Even while they spoke the material, exposed to the damp air of spring, continued to degrade.

"It talks about the history of that earlier race of man. They were demons, Kano! Look! Look! Their civilization didn't end. It isn't over. It's simply evolved to such a degree of perfection that it doesn't need central, physical authorities to exert influence anymore. No empires. No governments. No technology." He leaned into Kano, stretching his leg into its maximum extent, he whispered, "They're domesticating us. They're at the top while we're at the bottom. They're controlling us just like we're controlling the lives of dogs. We are nothing to them. The hits they drop about their nature - creating myths about demons then manga about Inuyasha - to _them_ it's like us playing with pets. They toy with us for their sport. Kano -"

It was then - too late - that the degradation of the silk became apparent. Free of the climate of that library, it started to decay. Fading and facing until the very ink became dusk. At once the silk burst into a puff of smoke and the ashes wafted across the air.

"That's - yeah - that's OK, Nogu." He gripped his friend's shoulder. "I tell you what, when you get better, I'll take you to Hojo Land, I'll even ride that Steel Skeleton with you again. Remember last time when you got so scared you kept saying the names of the emperors in order? That was fun, wasn't it? Er? And we can stop this crazy talk of demons and - Nogu?"

"I was so stupid, Kano. I can't believe I would be that stupid."

"Rest up, kid, I've got to go anyway." He took the jacket and flung it across his shoulder. "Get better, OK? And no more adventures - you're not Indiana Jones."

The door shut and Noguichi was alone with those embers of silk.

* * *

"What happened?" asked Inuyasha. He stood as the man with the jacket came into view. "Is? Is!"
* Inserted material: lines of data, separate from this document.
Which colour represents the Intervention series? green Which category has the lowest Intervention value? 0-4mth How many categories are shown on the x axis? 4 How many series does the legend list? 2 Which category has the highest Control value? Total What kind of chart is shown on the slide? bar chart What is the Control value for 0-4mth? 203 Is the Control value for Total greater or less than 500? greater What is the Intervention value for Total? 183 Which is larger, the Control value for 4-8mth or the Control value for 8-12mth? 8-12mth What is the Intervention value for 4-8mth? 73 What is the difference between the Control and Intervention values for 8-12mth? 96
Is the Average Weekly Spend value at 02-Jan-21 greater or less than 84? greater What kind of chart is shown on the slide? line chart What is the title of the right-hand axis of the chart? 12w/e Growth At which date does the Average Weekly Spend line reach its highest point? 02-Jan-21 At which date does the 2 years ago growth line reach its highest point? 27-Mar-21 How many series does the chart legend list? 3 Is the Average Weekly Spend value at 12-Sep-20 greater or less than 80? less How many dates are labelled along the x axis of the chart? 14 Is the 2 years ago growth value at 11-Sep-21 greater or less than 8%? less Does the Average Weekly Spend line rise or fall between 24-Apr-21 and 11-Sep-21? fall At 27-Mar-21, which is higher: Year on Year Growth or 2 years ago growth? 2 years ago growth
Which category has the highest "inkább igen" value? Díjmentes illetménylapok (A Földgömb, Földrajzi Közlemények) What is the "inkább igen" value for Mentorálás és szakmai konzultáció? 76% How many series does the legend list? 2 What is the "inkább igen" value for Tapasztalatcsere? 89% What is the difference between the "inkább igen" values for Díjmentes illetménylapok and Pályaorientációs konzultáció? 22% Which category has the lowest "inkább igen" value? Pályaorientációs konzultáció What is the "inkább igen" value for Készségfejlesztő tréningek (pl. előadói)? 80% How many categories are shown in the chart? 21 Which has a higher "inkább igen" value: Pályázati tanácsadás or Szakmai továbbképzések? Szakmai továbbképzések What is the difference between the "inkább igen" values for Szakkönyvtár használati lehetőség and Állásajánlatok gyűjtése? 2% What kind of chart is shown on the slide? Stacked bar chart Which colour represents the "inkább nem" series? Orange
"He doesn't know anything, mutt-face, you should've left him alone." The man adjusted a bandana across his brow then donned the jacket. "He's a crazy history professor. Who cares if he slashes us every now and then. It's not like it hasn't happened."

Inuyasha glared at the demon. "Koga! You said you wouldn't talk about that again!" The white-haired creature crossed its arms and sulked as the elevator arrived. "You better hope Naraku doesn't find out."